Ah, l’orgueil… Ce fringant capitaine d’un navire imaginaire nommé Moi, qui, le sabre au clair et le regard grave, prend la mer comme s’il allait sauver le monde, alors qu’il ne fait que tourner en rond dans une baignoire.
Ces temps-ci, les vents de ma vie soufflent dru et mènent ce fier navire dans des criques étroites, dévoilant les écueils cachés sous la surface : jalousies déguisées en amour, possessivité peinte en loyauté, attentes farouches habillées d’espérance. Et au centre de cette armada d’émotions, un petit dictateur trônant sur une boîte de conserve, persuadé d’être l’Empereur de mon univers intérieur.
Parfois, dans des scènes où la comédie de l’absurde tutoie le génie, tout mon être me supplie de rire – un de ces éclats francs et libérateurs qui déplient le diaphragme et éclaboussent le silence. Mais non. L’orgueil surgit, manteau noir au vent, et d’un ton compassé me murmure :
« Ce n’est pas drôle, c’est grave. Redresse-toi. Respecte tes valeurs. »
Ah, les valeurs… Ces petits soldats de plomb plantés dans la terre meuble de mes pensées. Des oriflammes mentales dressées pour masquer le mystère vivant du présent. De jolis cache-misères dorés au nom du Bien. Comme si la vie, cette impératrice sauvage, avait besoin de mes dogmes de salon pour s’exprimer ! Elle danse, elle, nue et sans complexe, sur les tables de banquet de l’inconnu.

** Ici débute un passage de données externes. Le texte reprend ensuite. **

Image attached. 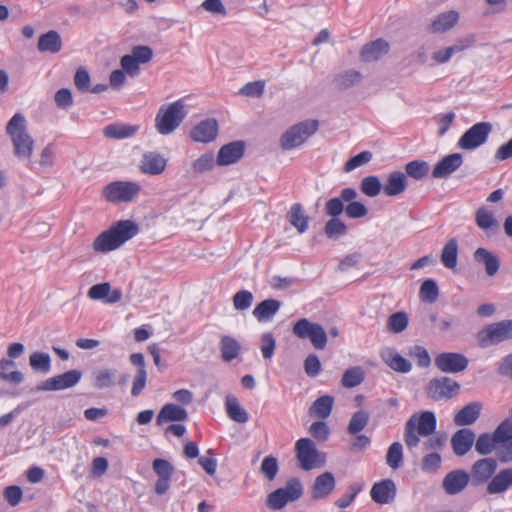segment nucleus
<instances>
[{"label": "nucleus", "mask_w": 512, "mask_h": 512, "mask_svg": "<svg viewBox=\"0 0 512 512\" xmlns=\"http://www.w3.org/2000/svg\"><path fill=\"white\" fill-rule=\"evenodd\" d=\"M138 232L139 226L134 221L120 220L95 238L93 249L101 253L113 251L136 236Z\"/></svg>", "instance_id": "1"}, {"label": "nucleus", "mask_w": 512, "mask_h": 512, "mask_svg": "<svg viewBox=\"0 0 512 512\" xmlns=\"http://www.w3.org/2000/svg\"><path fill=\"white\" fill-rule=\"evenodd\" d=\"M6 133L13 144L14 155L19 160L30 159L34 149V140L26 128V119L23 114L16 113L6 125Z\"/></svg>", "instance_id": "2"}, {"label": "nucleus", "mask_w": 512, "mask_h": 512, "mask_svg": "<svg viewBox=\"0 0 512 512\" xmlns=\"http://www.w3.org/2000/svg\"><path fill=\"white\" fill-rule=\"evenodd\" d=\"M437 420L433 412L424 411L413 414L405 423L404 442L408 449L418 446L420 436L427 437L436 430Z\"/></svg>", "instance_id": "3"}, {"label": "nucleus", "mask_w": 512, "mask_h": 512, "mask_svg": "<svg viewBox=\"0 0 512 512\" xmlns=\"http://www.w3.org/2000/svg\"><path fill=\"white\" fill-rule=\"evenodd\" d=\"M187 115L185 104L179 99L168 105H162L155 117V128L161 135L175 131Z\"/></svg>", "instance_id": "4"}, {"label": "nucleus", "mask_w": 512, "mask_h": 512, "mask_svg": "<svg viewBox=\"0 0 512 512\" xmlns=\"http://www.w3.org/2000/svg\"><path fill=\"white\" fill-rule=\"evenodd\" d=\"M141 186L133 181H113L102 190L104 199L111 203H127L133 201L140 193Z\"/></svg>", "instance_id": "5"}, {"label": "nucleus", "mask_w": 512, "mask_h": 512, "mask_svg": "<svg viewBox=\"0 0 512 512\" xmlns=\"http://www.w3.org/2000/svg\"><path fill=\"white\" fill-rule=\"evenodd\" d=\"M318 129L316 120H306L290 127L281 137V147L291 150L302 145Z\"/></svg>", "instance_id": "6"}, {"label": "nucleus", "mask_w": 512, "mask_h": 512, "mask_svg": "<svg viewBox=\"0 0 512 512\" xmlns=\"http://www.w3.org/2000/svg\"><path fill=\"white\" fill-rule=\"evenodd\" d=\"M293 334L300 339H309L313 347L322 350L327 344V333L318 324L310 322L306 318L298 320L292 328Z\"/></svg>", "instance_id": "7"}, {"label": "nucleus", "mask_w": 512, "mask_h": 512, "mask_svg": "<svg viewBox=\"0 0 512 512\" xmlns=\"http://www.w3.org/2000/svg\"><path fill=\"white\" fill-rule=\"evenodd\" d=\"M302 485L296 478L290 479L284 488H279L267 497V506L273 510H280L288 502L299 499L302 495Z\"/></svg>", "instance_id": "8"}, {"label": "nucleus", "mask_w": 512, "mask_h": 512, "mask_svg": "<svg viewBox=\"0 0 512 512\" xmlns=\"http://www.w3.org/2000/svg\"><path fill=\"white\" fill-rule=\"evenodd\" d=\"M482 347L512 340V319L487 325L478 335Z\"/></svg>", "instance_id": "9"}, {"label": "nucleus", "mask_w": 512, "mask_h": 512, "mask_svg": "<svg viewBox=\"0 0 512 512\" xmlns=\"http://www.w3.org/2000/svg\"><path fill=\"white\" fill-rule=\"evenodd\" d=\"M492 129L491 123L478 122L464 132L458 141V146L464 150H474L486 143Z\"/></svg>", "instance_id": "10"}, {"label": "nucleus", "mask_w": 512, "mask_h": 512, "mask_svg": "<svg viewBox=\"0 0 512 512\" xmlns=\"http://www.w3.org/2000/svg\"><path fill=\"white\" fill-rule=\"evenodd\" d=\"M295 450L300 467L303 470L309 471L321 465L319 452L311 439H299L295 444Z\"/></svg>", "instance_id": "11"}, {"label": "nucleus", "mask_w": 512, "mask_h": 512, "mask_svg": "<svg viewBox=\"0 0 512 512\" xmlns=\"http://www.w3.org/2000/svg\"><path fill=\"white\" fill-rule=\"evenodd\" d=\"M459 390V383L449 377L432 379L427 386L428 396L435 401L452 398Z\"/></svg>", "instance_id": "12"}, {"label": "nucleus", "mask_w": 512, "mask_h": 512, "mask_svg": "<svg viewBox=\"0 0 512 512\" xmlns=\"http://www.w3.org/2000/svg\"><path fill=\"white\" fill-rule=\"evenodd\" d=\"M79 370H69L63 374L51 377L38 384L36 391H59L75 386L81 379Z\"/></svg>", "instance_id": "13"}, {"label": "nucleus", "mask_w": 512, "mask_h": 512, "mask_svg": "<svg viewBox=\"0 0 512 512\" xmlns=\"http://www.w3.org/2000/svg\"><path fill=\"white\" fill-rule=\"evenodd\" d=\"M435 366L444 373H459L468 366L466 356L455 352H443L435 357Z\"/></svg>", "instance_id": "14"}, {"label": "nucleus", "mask_w": 512, "mask_h": 512, "mask_svg": "<svg viewBox=\"0 0 512 512\" xmlns=\"http://www.w3.org/2000/svg\"><path fill=\"white\" fill-rule=\"evenodd\" d=\"M152 468L158 477L155 482V493L163 495L170 488L171 478L175 471L174 466L165 459L157 458L153 461Z\"/></svg>", "instance_id": "15"}, {"label": "nucleus", "mask_w": 512, "mask_h": 512, "mask_svg": "<svg viewBox=\"0 0 512 512\" xmlns=\"http://www.w3.org/2000/svg\"><path fill=\"white\" fill-rule=\"evenodd\" d=\"M497 469V461L494 458H482L471 467L469 474L473 485H480L491 480Z\"/></svg>", "instance_id": "16"}, {"label": "nucleus", "mask_w": 512, "mask_h": 512, "mask_svg": "<svg viewBox=\"0 0 512 512\" xmlns=\"http://www.w3.org/2000/svg\"><path fill=\"white\" fill-rule=\"evenodd\" d=\"M245 145L242 141L230 142L222 146L218 152L216 163L227 166L238 162L244 155Z\"/></svg>", "instance_id": "17"}, {"label": "nucleus", "mask_w": 512, "mask_h": 512, "mask_svg": "<svg viewBox=\"0 0 512 512\" xmlns=\"http://www.w3.org/2000/svg\"><path fill=\"white\" fill-rule=\"evenodd\" d=\"M218 134V123L215 119L209 118L199 122L190 132V137L195 142L209 143Z\"/></svg>", "instance_id": "18"}, {"label": "nucleus", "mask_w": 512, "mask_h": 512, "mask_svg": "<svg viewBox=\"0 0 512 512\" xmlns=\"http://www.w3.org/2000/svg\"><path fill=\"white\" fill-rule=\"evenodd\" d=\"M463 163V157L459 153H453L442 158L433 168L432 176L436 179L448 178Z\"/></svg>", "instance_id": "19"}, {"label": "nucleus", "mask_w": 512, "mask_h": 512, "mask_svg": "<svg viewBox=\"0 0 512 512\" xmlns=\"http://www.w3.org/2000/svg\"><path fill=\"white\" fill-rule=\"evenodd\" d=\"M475 442V433L469 428L456 431L451 437V446L457 456H464Z\"/></svg>", "instance_id": "20"}, {"label": "nucleus", "mask_w": 512, "mask_h": 512, "mask_svg": "<svg viewBox=\"0 0 512 512\" xmlns=\"http://www.w3.org/2000/svg\"><path fill=\"white\" fill-rule=\"evenodd\" d=\"M470 476L464 470H453L443 479V489L449 495H455L463 491L468 485Z\"/></svg>", "instance_id": "21"}, {"label": "nucleus", "mask_w": 512, "mask_h": 512, "mask_svg": "<svg viewBox=\"0 0 512 512\" xmlns=\"http://www.w3.org/2000/svg\"><path fill=\"white\" fill-rule=\"evenodd\" d=\"M336 485L334 475L331 472H324L317 476L311 488V496L315 500L327 498Z\"/></svg>", "instance_id": "22"}, {"label": "nucleus", "mask_w": 512, "mask_h": 512, "mask_svg": "<svg viewBox=\"0 0 512 512\" xmlns=\"http://www.w3.org/2000/svg\"><path fill=\"white\" fill-rule=\"evenodd\" d=\"M167 165V160L157 152H146L140 161V171L147 175L161 174Z\"/></svg>", "instance_id": "23"}, {"label": "nucleus", "mask_w": 512, "mask_h": 512, "mask_svg": "<svg viewBox=\"0 0 512 512\" xmlns=\"http://www.w3.org/2000/svg\"><path fill=\"white\" fill-rule=\"evenodd\" d=\"M371 498L379 504L391 503L396 496V486L391 479L375 483L370 491Z\"/></svg>", "instance_id": "24"}, {"label": "nucleus", "mask_w": 512, "mask_h": 512, "mask_svg": "<svg viewBox=\"0 0 512 512\" xmlns=\"http://www.w3.org/2000/svg\"><path fill=\"white\" fill-rule=\"evenodd\" d=\"M380 357L387 366L396 372L408 373L412 368L411 363L402 357L394 348H383L380 351Z\"/></svg>", "instance_id": "25"}, {"label": "nucleus", "mask_w": 512, "mask_h": 512, "mask_svg": "<svg viewBox=\"0 0 512 512\" xmlns=\"http://www.w3.org/2000/svg\"><path fill=\"white\" fill-rule=\"evenodd\" d=\"M512 487V467L500 470L492 476L486 490L488 494H501Z\"/></svg>", "instance_id": "26"}, {"label": "nucleus", "mask_w": 512, "mask_h": 512, "mask_svg": "<svg viewBox=\"0 0 512 512\" xmlns=\"http://www.w3.org/2000/svg\"><path fill=\"white\" fill-rule=\"evenodd\" d=\"M481 410L480 402L468 403L455 414L453 421L457 426L471 425L479 418Z\"/></svg>", "instance_id": "27"}, {"label": "nucleus", "mask_w": 512, "mask_h": 512, "mask_svg": "<svg viewBox=\"0 0 512 512\" xmlns=\"http://www.w3.org/2000/svg\"><path fill=\"white\" fill-rule=\"evenodd\" d=\"M473 256L477 263L484 265L485 272L488 276L493 277L499 271L500 259L497 255L493 254L487 249L481 247L477 248Z\"/></svg>", "instance_id": "28"}, {"label": "nucleus", "mask_w": 512, "mask_h": 512, "mask_svg": "<svg viewBox=\"0 0 512 512\" xmlns=\"http://www.w3.org/2000/svg\"><path fill=\"white\" fill-rule=\"evenodd\" d=\"M281 302L276 299H266L256 305L252 314L259 322H269L278 313Z\"/></svg>", "instance_id": "29"}, {"label": "nucleus", "mask_w": 512, "mask_h": 512, "mask_svg": "<svg viewBox=\"0 0 512 512\" xmlns=\"http://www.w3.org/2000/svg\"><path fill=\"white\" fill-rule=\"evenodd\" d=\"M407 187L406 175L401 171L390 173L383 185V192L386 196L392 197L402 194Z\"/></svg>", "instance_id": "30"}, {"label": "nucleus", "mask_w": 512, "mask_h": 512, "mask_svg": "<svg viewBox=\"0 0 512 512\" xmlns=\"http://www.w3.org/2000/svg\"><path fill=\"white\" fill-rule=\"evenodd\" d=\"M389 50V44L383 39H377L363 46L360 56L365 62L378 60Z\"/></svg>", "instance_id": "31"}, {"label": "nucleus", "mask_w": 512, "mask_h": 512, "mask_svg": "<svg viewBox=\"0 0 512 512\" xmlns=\"http://www.w3.org/2000/svg\"><path fill=\"white\" fill-rule=\"evenodd\" d=\"M459 13L449 10L439 14L431 23V30L434 33H443L453 28L459 21Z\"/></svg>", "instance_id": "32"}, {"label": "nucleus", "mask_w": 512, "mask_h": 512, "mask_svg": "<svg viewBox=\"0 0 512 512\" xmlns=\"http://www.w3.org/2000/svg\"><path fill=\"white\" fill-rule=\"evenodd\" d=\"M188 418L187 411L175 404H166L160 410L156 422L158 425L167 421H185Z\"/></svg>", "instance_id": "33"}, {"label": "nucleus", "mask_w": 512, "mask_h": 512, "mask_svg": "<svg viewBox=\"0 0 512 512\" xmlns=\"http://www.w3.org/2000/svg\"><path fill=\"white\" fill-rule=\"evenodd\" d=\"M38 50L40 52L57 53L62 48V40L57 31L50 30L42 34L38 40Z\"/></svg>", "instance_id": "34"}, {"label": "nucleus", "mask_w": 512, "mask_h": 512, "mask_svg": "<svg viewBox=\"0 0 512 512\" xmlns=\"http://www.w3.org/2000/svg\"><path fill=\"white\" fill-rule=\"evenodd\" d=\"M226 413L229 418L237 423H246L249 419L247 411L241 407L237 398L228 395L225 399Z\"/></svg>", "instance_id": "35"}, {"label": "nucleus", "mask_w": 512, "mask_h": 512, "mask_svg": "<svg viewBox=\"0 0 512 512\" xmlns=\"http://www.w3.org/2000/svg\"><path fill=\"white\" fill-rule=\"evenodd\" d=\"M139 127L130 124H110L104 128V135L107 138L125 139L136 134Z\"/></svg>", "instance_id": "36"}, {"label": "nucleus", "mask_w": 512, "mask_h": 512, "mask_svg": "<svg viewBox=\"0 0 512 512\" xmlns=\"http://www.w3.org/2000/svg\"><path fill=\"white\" fill-rule=\"evenodd\" d=\"M289 223L302 234L308 229L309 217L305 214L303 207L299 203H295L291 206L288 213Z\"/></svg>", "instance_id": "37"}, {"label": "nucleus", "mask_w": 512, "mask_h": 512, "mask_svg": "<svg viewBox=\"0 0 512 512\" xmlns=\"http://www.w3.org/2000/svg\"><path fill=\"white\" fill-rule=\"evenodd\" d=\"M334 404V398L330 395H324L317 398L310 407L309 413L312 416L326 419L330 416Z\"/></svg>", "instance_id": "38"}, {"label": "nucleus", "mask_w": 512, "mask_h": 512, "mask_svg": "<svg viewBox=\"0 0 512 512\" xmlns=\"http://www.w3.org/2000/svg\"><path fill=\"white\" fill-rule=\"evenodd\" d=\"M361 80L362 74L359 71L349 69L337 74L334 78V84L338 89L346 90L360 83Z\"/></svg>", "instance_id": "39"}, {"label": "nucleus", "mask_w": 512, "mask_h": 512, "mask_svg": "<svg viewBox=\"0 0 512 512\" xmlns=\"http://www.w3.org/2000/svg\"><path fill=\"white\" fill-rule=\"evenodd\" d=\"M221 357L225 362L235 359L241 350L240 343L230 336H222L220 341Z\"/></svg>", "instance_id": "40"}, {"label": "nucleus", "mask_w": 512, "mask_h": 512, "mask_svg": "<svg viewBox=\"0 0 512 512\" xmlns=\"http://www.w3.org/2000/svg\"><path fill=\"white\" fill-rule=\"evenodd\" d=\"M458 259V243L455 238L446 242L441 251V262L448 269H454Z\"/></svg>", "instance_id": "41"}, {"label": "nucleus", "mask_w": 512, "mask_h": 512, "mask_svg": "<svg viewBox=\"0 0 512 512\" xmlns=\"http://www.w3.org/2000/svg\"><path fill=\"white\" fill-rule=\"evenodd\" d=\"M29 364L35 372L46 374L51 370V358L45 352L32 353L29 357Z\"/></svg>", "instance_id": "42"}, {"label": "nucleus", "mask_w": 512, "mask_h": 512, "mask_svg": "<svg viewBox=\"0 0 512 512\" xmlns=\"http://www.w3.org/2000/svg\"><path fill=\"white\" fill-rule=\"evenodd\" d=\"M370 419L369 414L364 410L356 411L348 424L347 432L350 435H357L361 432L368 424Z\"/></svg>", "instance_id": "43"}, {"label": "nucleus", "mask_w": 512, "mask_h": 512, "mask_svg": "<svg viewBox=\"0 0 512 512\" xmlns=\"http://www.w3.org/2000/svg\"><path fill=\"white\" fill-rule=\"evenodd\" d=\"M364 380V371L361 367L355 366L347 369L341 379L345 388H353L360 385Z\"/></svg>", "instance_id": "44"}, {"label": "nucleus", "mask_w": 512, "mask_h": 512, "mask_svg": "<svg viewBox=\"0 0 512 512\" xmlns=\"http://www.w3.org/2000/svg\"><path fill=\"white\" fill-rule=\"evenodd\" d=\"M115 383V371L102 368L94 372V387L97 389H105L112 387Z\"/></svg>", "instance_id": "45"}, {"label": "nucleus", "mask_w": 512, "mask_h": 512, "mask_svg": "<svg viewBox=\"0 0 512 512\" xmlns=\"http://www.w3.org/2000/svg\"><path fill=\"white\" fill-rule=\"evenodd\" d=\"M439 296L437 283L433 279H426L420 286L419 297L422 301L433 303Z\"/></svg>", "instance_id": "46"}, {"label": "nucleus", "mask_w": 512, "mask_h": 512, "mask_svg": "<svg viewBox=\"0 0 512 512\" xmlns=\"http://www.w3.org/2000/svg\"><path fill=\"white\" fill-rule=\"evenodd\" d=\"M497 444L498 442L493 434L483 433L479 435L475 442V450L481 455H488L496 450Z\"/></svg>", "instance_id": "47"}, {"label": "nucleus", "mask_w": 512, "mask_h": 512, "mask_svg": "<svg viewBox=\"0 0 512 512\" xmlns=\"http://www.w3.org/2000/svg\"><path fill=\"white\" fill-rule=\"evenodd\" d=\"M386 463L392 469H398L403 463V446L400 442L392 443L386 454Z\"/></svg>", "instance_id": "48"}, {"label": "nucleus", "mask_w": 512, "mask_h": 512, "mask_svg": "<svg viewBox=\"0 0 512 512\" xmlns=\"http://www.w3.org/2000/svg\"><path fill=\"white\" fill-rule=\"evenodd\" d=\"M383 189V186L377 176H367L361 180L360 190L368 197H376Z\"/></svg>", "instance_id": "49"}, {"label": "nucleus", "mask_w": 512, "mask_h": 512, "mask_svg": "<svg viewBox=\"0 0 512 512\" xmlns=\"http://www.w3.org/2000/svg\"><path fill=\"white\" fill-rule=\"evenodd\" d=\"M324 232L328 238L337 239L346 234L347 226L339 218H331L326 222Z\"/></svg>", "instance_id": "50"}, {"label": "nucleus", "mask_w": 512, "mask_h": 512, "mask_svg": "<svg viewBox=\"0 0 512 512\" xmlns=\"http://www.w3.org/2000/svg\"><path fill=\"white\" fill-rule=\"evenodd\" d=\"M405 171L408 176L420 180L428 175L429 165L425 161L414 160L406 164Z\"/></svg>", "instance_id": "51"}, {"label": "nucleus", "mask_w": 512, "mask_h": 512, "mask_svg": "<svg viewBox=\"0 0 512 512\" xmlns=\"http://www.w3.org/2000/svg\"><path fill=\"white\" fill-rule=\"evenodd\" d=\"M214 164L215 160L213 154L205 153L192 163L191 169L194 174H202L212 170Z\"/></svg>", "instance_id": "52"}, {"label": "nucleus", "mask_w": 512, "mask_h": 512, "mask_svg": "<svg viewBox=\"0 0 512 512\" xmlns=\"http://www.w3.org/2000/svg\"><path fill=\"white\" fill-rule=\"evenodd\" d=\"M475 220L478 227L483 230H488L497 226V220L494 218L492 212L488 211L484 207H481L476 211Z\"/></svg>", "instance_id": "53"}, {"label": "nucleus", "mask_w": 512, "mask_h": 512, "mask_svg": "<svg viewBox=\"0 0 512 512\" xmlns=\"http://www.w3.org/2000/svg\"><path fill=\"white\" fill-rule=\"evenodd\" d=\"M408 325V317L405 312H396L392 314L387 321L389 331L400 333L406 329Z\"/></svg>", "instance_id": "54"}, {"label": "nucleus", "mask_w": 512, "mask_h": 512, "mask_svg": "<svg viewBox=\"0 0 512 512\" xmlns=\"http://www.w3.org/2000/svg\"><path fill=\"white\" fill-rule=\"evenodd\" d=\"M233 306L238 311L249 309L253 303V294L248 290L236 292L232 298Z\"/></svg>", "instance_id": "55"}, {"label": "nucleus", "mask_w": 512, "mask_h": 512, "mask_svg": "<svg viewBox=\"0 0 512 512\" xmlns=\"http://www.w3.org/2000/svg\"><path fill=\"white\" fill-rule=\"evenodd\" d=\"M260 470L267 480L272 481L279 470L277 459L274 456H266L262 463Z\"/></svg>", "instance_id": "56"}, {"label": "nucleus", "mask_w": 512, "mask_h": 512, "mask_svg": "<svg viewBox=\"0 0 512 512\" xmlns=\"http://www.w3.org/2000/svg\"><path fill=\"white\" fill-rule=\"evenodd\" d=\"M276 348V341L272 333H264L261 336L260 350L265 360H270Z\"/></svg>", "instance_id": "57"}, {"label": "nucleus", "mask_w": 512, "mask_h": 512, "mask_svg": "<svg viewBox=\"0 0 512 512\" xmlns=\"http://www.w3.org/2000/svg\"><path fill=\"white\" fill-rule=\"evenodd\" d=\"M493 436L500 442L512 441V419H505L493 432Z\"/></svg>", "instance_id": "58"}, {"label": "nucleus", "mask_w": 512, "mask_h": 512, "mask_svg": "<svg viewBox=\"0 0 512 512\" xmlns=\"http://www.w3.org/2000/svg\"><path fill=\"white\" fill-rule=\"evenodd\" d=\"M372 159V153L370 151H362L359 154L351 157L344 165V171L350 172L357 167H360L368 163Z\"/></svg>", "instance_id": "59"}, {"label": "nucleus", "mask_w": 512, "mask_h": 512, "mask_svg": "<svg viewBox=\"0 0 512 512\" xmlns=\"http://www.w3.org/2000/svg\"><path fill=\"white\" fill-rule=\"evenodd\" d=\"M441 464V456L438 453H429L422 459L421 469L424 472H435Z\"/></svg>", "instance_id": "60"}, {"label": "nucleus", "mask_w": 512, "mask_h": 512, "mask_svg": "<svg viewBox=\"0 0 512 512\" xmlns=\"http://www.w3.org/2000/svg\"><path fill=\"white\" fill-rule=\"evenodd\" d=\"M131 55L139 64H145L152 59L153 51L148 46L138 45L132 48Z\"/></svg>", "instance_id": "61"}, {"label": "nucleus", "mask_w": 512, "mask_h": 512, "mask_svg": "<svg viewBox=\"0 0 512 512\" xmlns=\"http://www.w3.org/2000/svg\"><path fill=\"white\" fill-rule=\"evenodd\" d=\"M120 64L122 70L131 77H135L140 73L139 63L132 57L131 54L124 55Z\"/></svg>", "instance_id": "62"}, {"label": "nucleus", "mask_w": 512, "mask_h": 512, "mask_svg": "<svg viewBox=\"0 0 512 512\" xmlns=\"http://www.w3.org/2000/svg\"><path fill=\"white\" fill-rule=\"evenodd\" d=\"M74 84L80 92H88L90 88V75L84 68H78L74 76Z\"/></svg>", "instance_id": "63"}, {"label": "nucleus", "mask_w": 512, "mask_h": 512, "mask_svg": "<svg viewBox=\"0 0 512 512\" xmlns=\"http://www.w3.org/2000/svg\"><path fill=\"white\" fill-rule=\"evenodd\" d=\"M496 456L501 463L512 462V440L498 443L496 447Z\"/></svg>", "instance_id": "64"}]
</instances>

Alors, la pression est montée, crescendo, une mélodie oppressante jouée par l’orchestre de mes illusions. Jusqu’au point de rupture. Et là… miracle. Silence. Fracas doux. Tout a cédé. Comme une digue qui laisse passer l’eau vive. Et dans cette brèche, un souffle, un chant, un cœur nu. Chaud. Vibrant. Là, des larmes ont coulé. Non pas de douleur. Mais de retrouvailles.
Il était là. Mon cœur. Ce bon vieux compagnon de route que j’avais laissé dans le coffre, étouffé sous des piles de devoirs et de principes. Et il s’est mis à me nourrir. À me remplir de tout ce que j’attendais des autres. Ce que l’orgueil m’avait volé en douce, en me faisant croire que je n’étais pas encore assez.
Depuis… je ris. Pas comme avant. Non. Des rires qui sortent du ventre, qui font sauter les verrous. Et l’inconnu – autrefois mon ennemi juré – est devenu mon terrain de jeu préféré. Mon entourage, jadis figé par mes griffes de contrôle et mes œillères d’attente, respire aussi à nouveau. Ils rient avec moi. Ils sont libres, comme moi, comme nous.
Alors, la vie est-elle un jeu ?
Oh oui. Et quel jeu sublime, quand l’illusion d’un moi sérieux s’efface enfin.
Elle coule, la vie. Tantôt torrent impétueux, tantôt ruisseau qui fredonne.
Et franchement… c’est sacrément beau. Et sacrément rigolo.